→ Task details
Output each record below exactly. No images go in the copy.

→ Source information
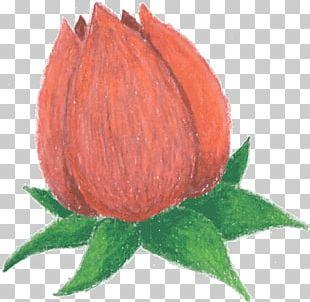 Bud Flower Petal PNG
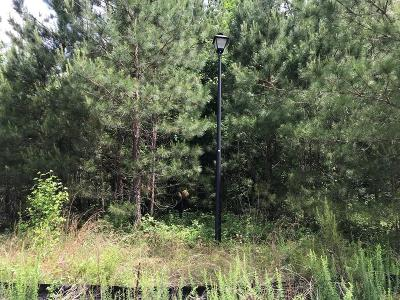 Carroll County Residential Lots & Land For Sale: 308 Sequoia Pointe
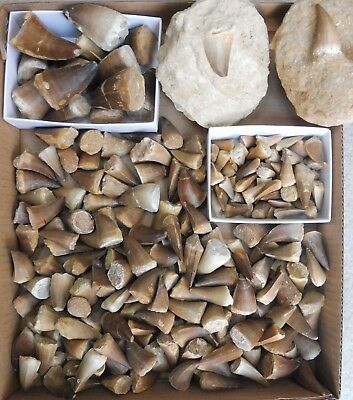Mosasaur Teeth Fossils from Morocco, Cretaceous Period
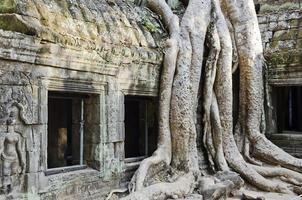 angkor wat rovine famoso punto di riferimento tempio dettaglio vicino a siem reap cambogia foto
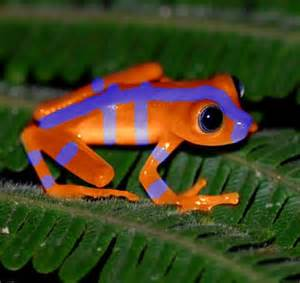 orange and blue tree bluefire frog colored creatures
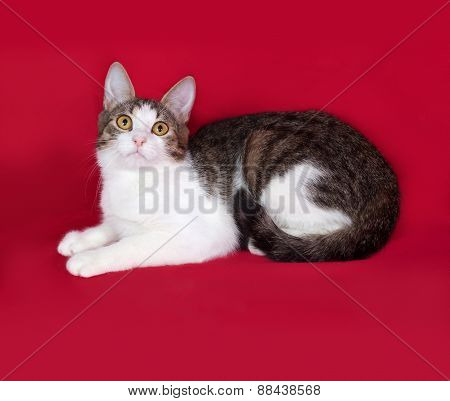 Striped And White Cat Teenager Lies On Red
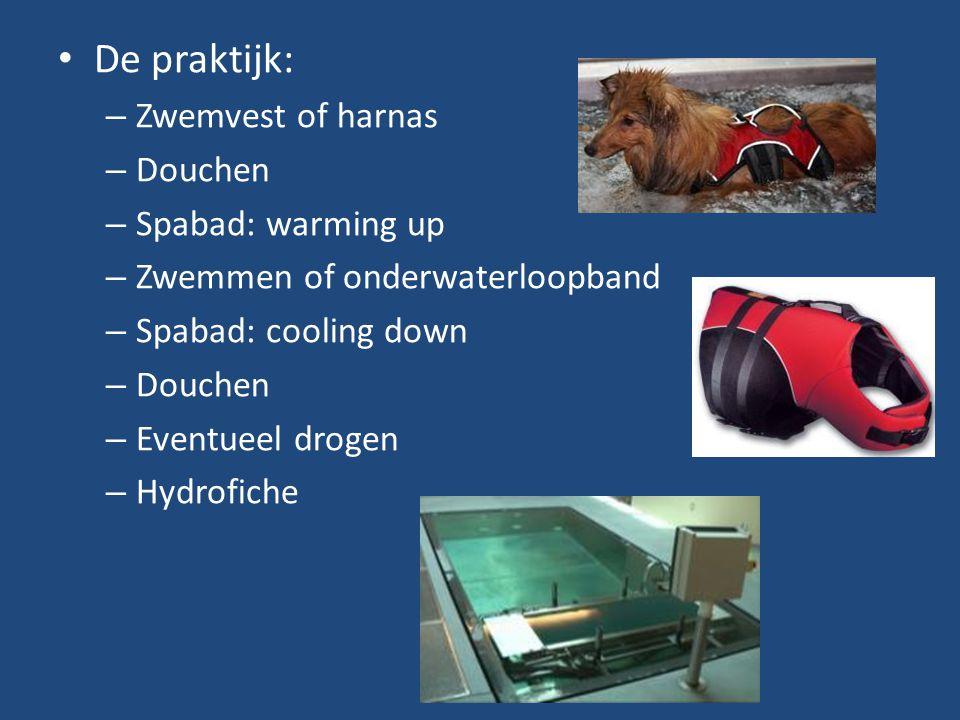 De praktijk: – Zwemvest of harnas – Douchen – Spabad: warming up – Zwemmen of onderwaterloopband – Spabad: cooling down – Douchen – Eventueel drogen –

→ Answer section
 Bud Flower Petal PNG
 Carroll County Residential Lots & Land For Sale: 308 Sequoia Pointe
Mosasaur Teeth Fossils from Morocco, Cretaceous Period
 angkor wat rovine famoso punto di riferimento tempio dettaglio vicino a siem reap cambogia foto
 orange and blue tree bluefire frog colored creatures
 Striped And White Cat Teenager Lies On Red
 De praktijk: – Zwemvest of harnas – Douchen – Spabad: warming up – Zwemmen of onderwaterloopband – Spabad: cooling down – Douchen – Eventueel drogen –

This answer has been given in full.